-- Trecho do texto --
Revisitando obras antigas mais uma vez

Me lembro de um dia, por volta de 2012, em que eu tinha um pedaço de papel preto e tinta nanquim colorida. Queria fazer alguma coisa que desse um contraste no fundo preto, algo tão iluminado que me fizesse compreender aquilo ali como algo especial e não como uma prática qualquer.
Talvez fosse tarde demais para que eu pudesse compreender que o processo de produzir arte não tem um ponto final, muito menos um ponto inicial. Talvez por isso fosse chamado de processo. É algo que é desenvolvido no fluxo de ideias e de pr´áticas, e que pode ou não ter um desfecho. Muitas vezes o desfecho é justamente começar outro projeto a partir de reflexões no decorrer do processo. Algo como a construção de algo a partir do que já existe, desenvolver ideias e conceitos utilizando o passado ou o presente (ou as ruínas do velho) como ponto de partida.
Tudo pode ser melhorado ou piorado, pode agradar ou desagradar, pode gerar uma reflexão profunda ou um mero desdém. Pode afetar e ser afetado. O universo artístico tem muito disso de lidar com a sensibilidade do observador, que nem sempre é um mero espectador, mas pode atuar junto de determinada obra, como se fosse uma intervenção eterna.
Talvez a busca por um desfecho perfeito de fato não exista. Ela não termina quando colocamos um ponto final. Nós que produzimos, finalizamos nossas obras com vírgulas, ponto-vírgulas ou reticências. Nós significamos algo em nossa produção que pode ter outros significados a depender de quem vê, de todo um contexto, e talvez nem tenha significados para muitos. Então porque buscar o ideal individual, se a produção só faz sentido se compartilhada, só serve como potência se sai de nossos espaços de trabalho, de nossas reflexões, de nossos cadernos.
Escutando música me sinto conectado com quem canta, com quem toca. Isso me afeta de forma muito profunda. Muitas das minhas produções são em diálogos com as músicas que escuto. Nem sempre concordo, nem sempre discordo. Mas isso me tira do lugar de inércia e me faz refletir sobre várias das questões que permeiam a minha existência. Nós que buscamos sempre as mesmas referências para produzir, não estamos colocando quem somos, não estamos nos abrindo. Nos fechamos em nossa bolha estética/ideológica. Quando nos abrimos à novas experiências, ao diferente, nós comunicamos com algo que conhecemos, ainda que em outros níveis, e com o que desconhecemos. Por isso que gosto de produzir arte, me faz pensar, planejar, refletir, agir. Me faz perder um pouco do medo que tenho em conhecer quem sou de verdade.

-- Dados fornecidos --
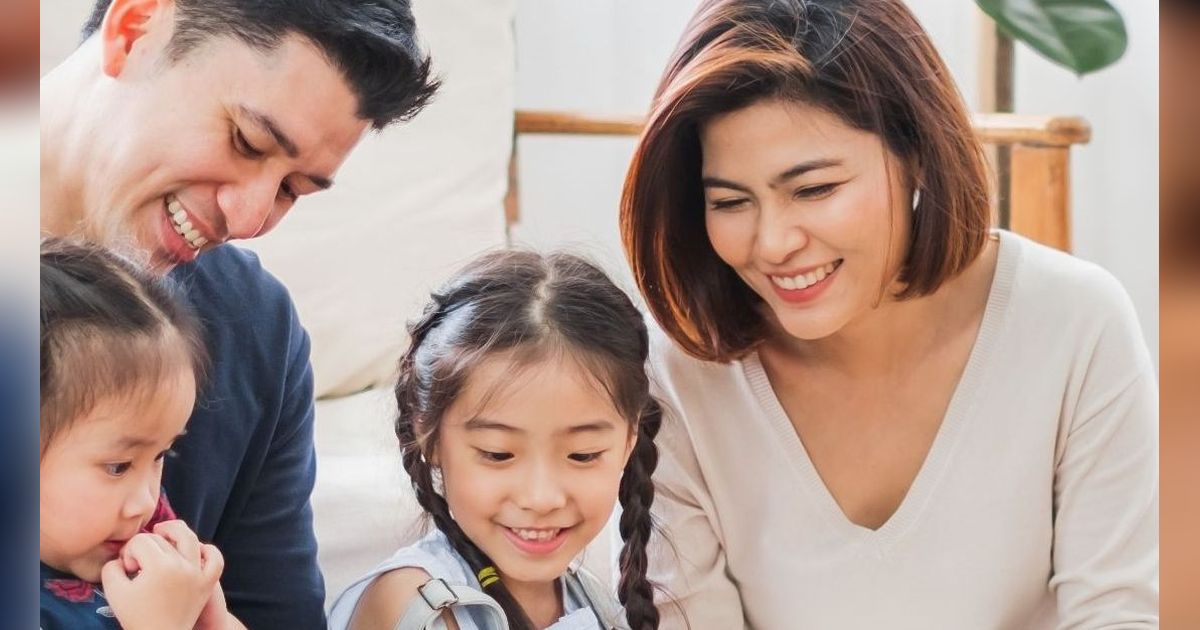 Anak Tengah: Si Paling “Penonton” Di Rumah Sendiri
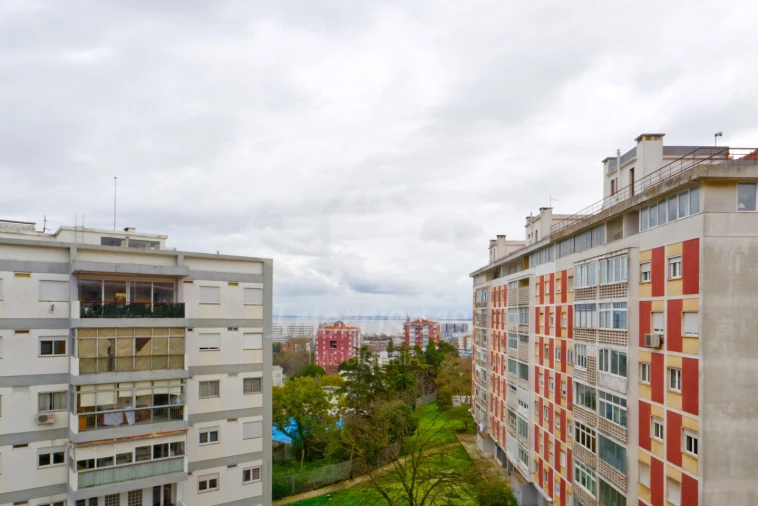 Apartamento T5 para Venda em Olivais Foto 66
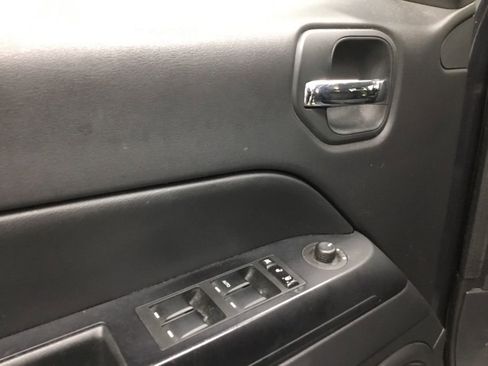 Used 2015 Jeep Patriot Sport w/ Power Value Group image 6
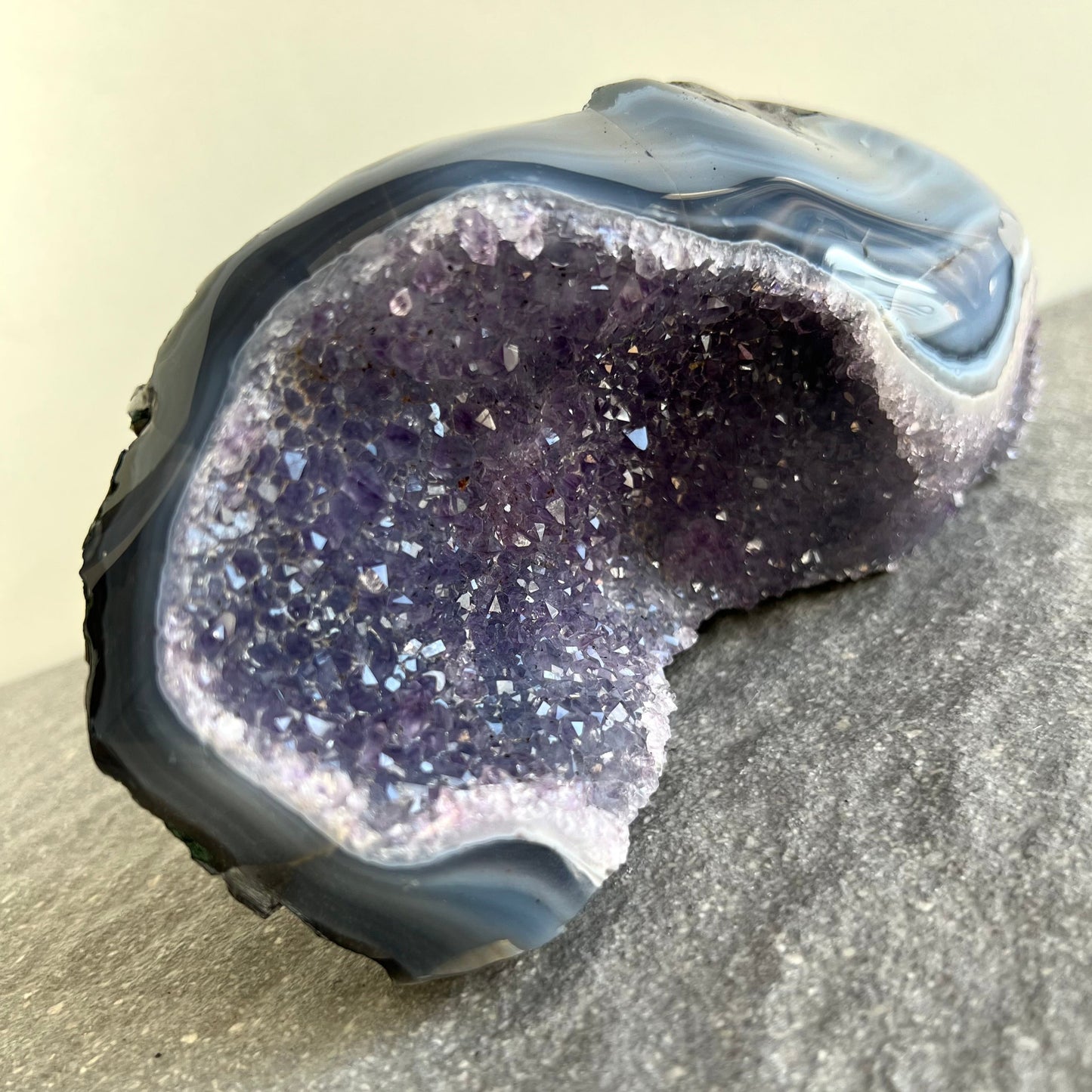 Wunderschön helllila glitzernde Amethyst Stufe mit poliertem Achat Rand - Rückseite naturbelassen - seitlich fotografiert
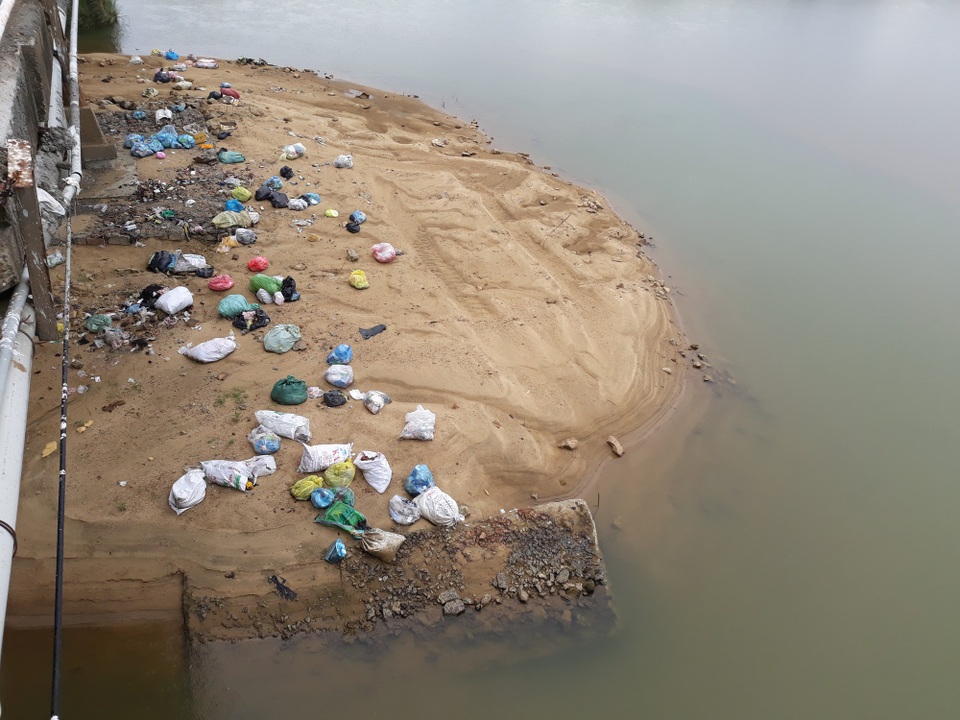 Vụ người dân "phong tỏa" bãi rác: Cả huyện ngập rác - 3
Bao lớn bao nhỏ rác còn bị tống xuống sông, gây ô nhiễm nguồn nước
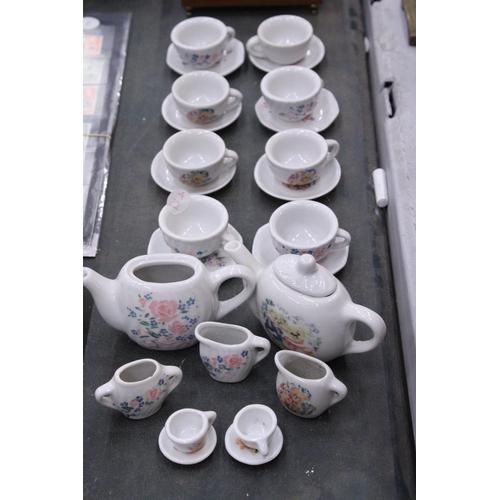 236 - A CHILD'S TOY TEASET WITH TEAPOTS, CUPS, SAUCERS, ETC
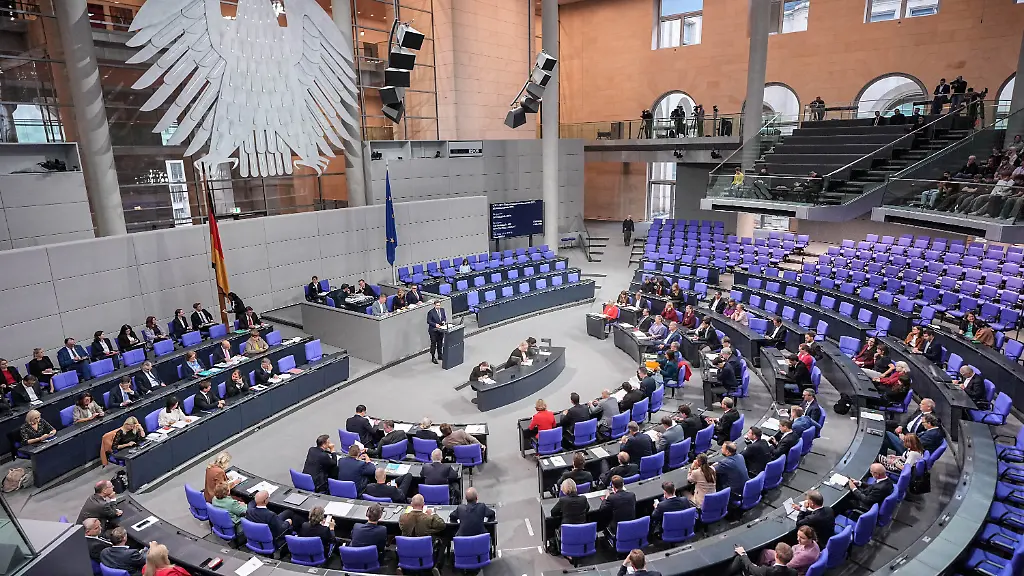 Bundestag fordert Evaluierung von Bluttests für Schwangere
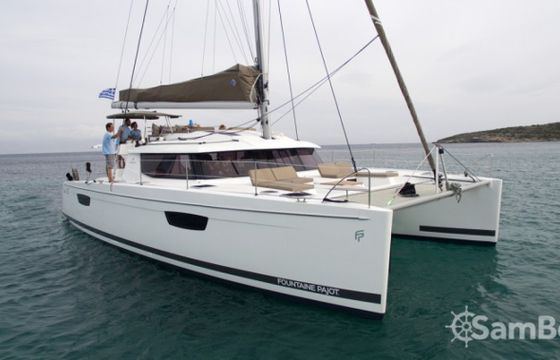 Fountaine Pajot Berret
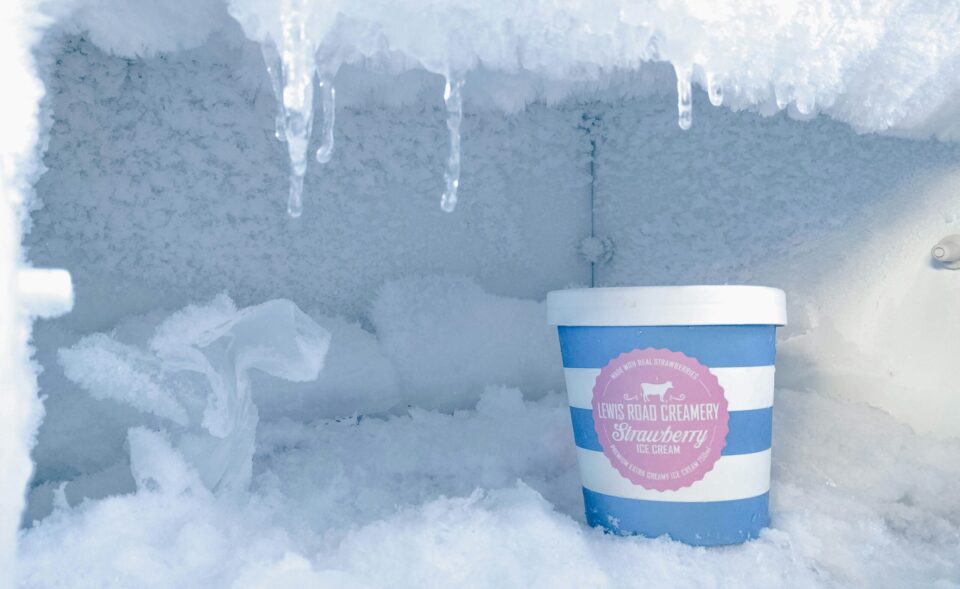 Eisbecher in vereistem Gefrierfach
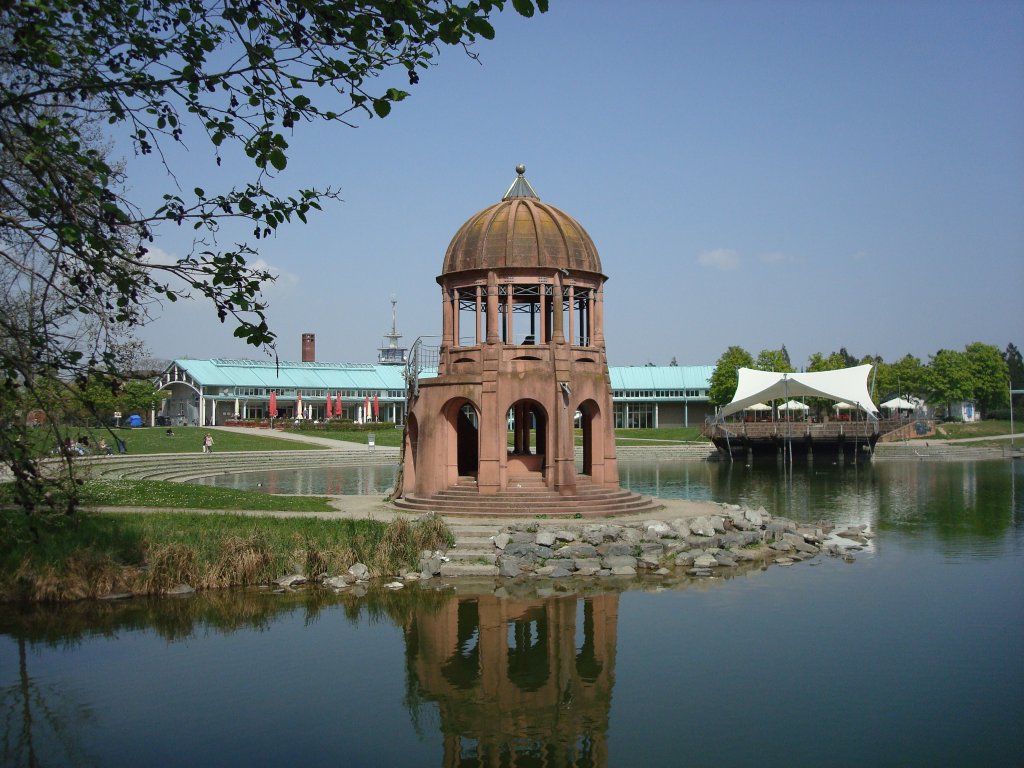 Freiburg im Breisgau,
Tempelchen, Seeparkbhne, Seeparkhaus u.v.m., alles erbaut im Seepark,
zur Landesgartenschau 1986,
April 2010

-- Lista de tarefas --
A – Traduza para o inglês esta frase do texto sobre o processo artístico: "Talvez a busca por um desfecho perfeito de fato não exista."
B – De acordo com o texto sobre o processo artístico, por que quem escreve gosta de produzir arte? Responda em uma a três frases.
C – Resuma o texto sobre o processo artístico em duas frases.

-- Respostas por item --
A – Perhaps the search for a perfect ending does not really exist.

B – Ao se abrir a novas experiências e ao diferente, a pessoa se comunica tanto com o que conhece quanto com o que desconhece. Produzir arte a faz pensar, planejar, refletir e agir. Também a faz perder um pouco do medo de conhecer quem é de verdade.

C – O processo de produzir arte não tem ponto inicial nem final, e as obras ganham sentidos diferentes conforme quem as vê, por isso só fazem sentido quando compartilhadas. Abrir-se a referências novas, como as músicas que escuta, tira quem escreve da inércia e o faz refletir sobre a própria existência.